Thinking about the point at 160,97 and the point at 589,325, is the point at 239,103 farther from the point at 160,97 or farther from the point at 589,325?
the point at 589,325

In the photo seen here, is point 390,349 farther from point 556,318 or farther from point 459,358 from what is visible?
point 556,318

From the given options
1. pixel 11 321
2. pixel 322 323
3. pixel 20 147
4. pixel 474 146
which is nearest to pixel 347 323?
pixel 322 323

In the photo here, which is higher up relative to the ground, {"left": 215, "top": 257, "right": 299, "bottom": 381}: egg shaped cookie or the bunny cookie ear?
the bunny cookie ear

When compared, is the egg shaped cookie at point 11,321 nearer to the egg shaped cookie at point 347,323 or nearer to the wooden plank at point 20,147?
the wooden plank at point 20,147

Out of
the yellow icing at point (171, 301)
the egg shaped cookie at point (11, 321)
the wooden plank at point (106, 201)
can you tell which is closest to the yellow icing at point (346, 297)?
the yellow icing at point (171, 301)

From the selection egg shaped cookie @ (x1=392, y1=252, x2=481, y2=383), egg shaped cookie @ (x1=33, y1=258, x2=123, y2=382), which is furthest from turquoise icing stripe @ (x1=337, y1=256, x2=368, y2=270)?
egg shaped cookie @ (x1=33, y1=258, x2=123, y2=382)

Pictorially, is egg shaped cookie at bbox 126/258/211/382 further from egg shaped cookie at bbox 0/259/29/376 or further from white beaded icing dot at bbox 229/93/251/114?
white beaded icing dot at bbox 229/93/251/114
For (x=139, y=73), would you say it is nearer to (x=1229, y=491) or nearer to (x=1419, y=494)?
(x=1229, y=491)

---

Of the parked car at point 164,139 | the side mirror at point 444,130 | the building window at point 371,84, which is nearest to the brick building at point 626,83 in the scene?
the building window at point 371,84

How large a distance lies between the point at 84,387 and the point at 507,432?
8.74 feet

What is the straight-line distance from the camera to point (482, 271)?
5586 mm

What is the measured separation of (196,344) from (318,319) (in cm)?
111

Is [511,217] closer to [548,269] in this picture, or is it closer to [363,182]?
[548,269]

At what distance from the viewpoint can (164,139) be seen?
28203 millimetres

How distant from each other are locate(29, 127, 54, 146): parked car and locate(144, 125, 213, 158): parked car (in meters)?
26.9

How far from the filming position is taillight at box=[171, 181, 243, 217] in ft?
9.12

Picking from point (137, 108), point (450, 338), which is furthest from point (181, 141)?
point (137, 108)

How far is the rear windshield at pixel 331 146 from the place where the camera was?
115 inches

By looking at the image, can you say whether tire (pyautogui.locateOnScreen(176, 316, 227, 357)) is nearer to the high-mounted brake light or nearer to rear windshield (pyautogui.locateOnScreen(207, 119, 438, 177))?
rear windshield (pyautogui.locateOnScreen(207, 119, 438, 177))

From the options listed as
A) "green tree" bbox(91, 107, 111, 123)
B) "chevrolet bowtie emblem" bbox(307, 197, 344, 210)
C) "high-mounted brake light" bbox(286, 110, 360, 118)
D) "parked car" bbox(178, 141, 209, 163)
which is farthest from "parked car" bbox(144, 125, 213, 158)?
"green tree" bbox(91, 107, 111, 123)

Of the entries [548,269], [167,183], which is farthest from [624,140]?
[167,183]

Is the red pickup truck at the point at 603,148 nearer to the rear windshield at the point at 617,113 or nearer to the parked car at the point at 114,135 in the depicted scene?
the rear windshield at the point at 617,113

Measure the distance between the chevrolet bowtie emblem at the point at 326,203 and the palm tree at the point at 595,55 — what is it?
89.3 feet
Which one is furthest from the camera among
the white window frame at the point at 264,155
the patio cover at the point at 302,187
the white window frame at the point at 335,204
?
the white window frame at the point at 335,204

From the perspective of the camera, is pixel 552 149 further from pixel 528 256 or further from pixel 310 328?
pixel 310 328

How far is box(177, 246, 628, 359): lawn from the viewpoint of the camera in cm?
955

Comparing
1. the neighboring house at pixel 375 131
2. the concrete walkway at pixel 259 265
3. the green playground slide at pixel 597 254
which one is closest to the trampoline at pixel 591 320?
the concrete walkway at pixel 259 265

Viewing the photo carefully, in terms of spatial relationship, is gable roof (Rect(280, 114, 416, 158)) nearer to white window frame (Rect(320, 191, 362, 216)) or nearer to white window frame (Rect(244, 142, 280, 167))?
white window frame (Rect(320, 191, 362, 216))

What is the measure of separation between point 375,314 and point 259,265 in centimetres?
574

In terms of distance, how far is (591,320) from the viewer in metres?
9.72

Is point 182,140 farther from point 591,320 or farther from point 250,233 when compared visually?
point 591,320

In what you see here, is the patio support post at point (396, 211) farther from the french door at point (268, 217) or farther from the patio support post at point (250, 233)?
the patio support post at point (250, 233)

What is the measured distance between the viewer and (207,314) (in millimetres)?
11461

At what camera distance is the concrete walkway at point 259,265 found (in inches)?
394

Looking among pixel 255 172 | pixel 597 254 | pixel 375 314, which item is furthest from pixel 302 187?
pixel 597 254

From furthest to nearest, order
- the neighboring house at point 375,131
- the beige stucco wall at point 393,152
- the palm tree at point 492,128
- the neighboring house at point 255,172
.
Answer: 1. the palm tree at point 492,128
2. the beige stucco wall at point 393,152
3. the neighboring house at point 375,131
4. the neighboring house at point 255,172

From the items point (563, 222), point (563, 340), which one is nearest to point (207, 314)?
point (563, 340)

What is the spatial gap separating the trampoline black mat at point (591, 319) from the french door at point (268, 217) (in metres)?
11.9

Task goal - List every line in the entries above that contains the word "window", copying each such line in full.

Output for this task -
Of the parked car at point 164,139 | the side mirror at point 444,130 | the building window at point 371,84, which is nearest to the brick building at point 626,83 in the scene?
the building window at point 371,84
the white window frame at the point at 264,155
the white window frame at the point at 335,204
the white window frame at the point at 335,204
Viewing the photo carefully, in terms of spatial relationship, is gable roof (Rect(280, 114, 416, 158)) nearer to white window frame (Rect(320, 191, 362, 216)) or nearer to white window frame (Rect(244, 142, 280, 167))?
white window frame (Rect(320, 191, 362, 216))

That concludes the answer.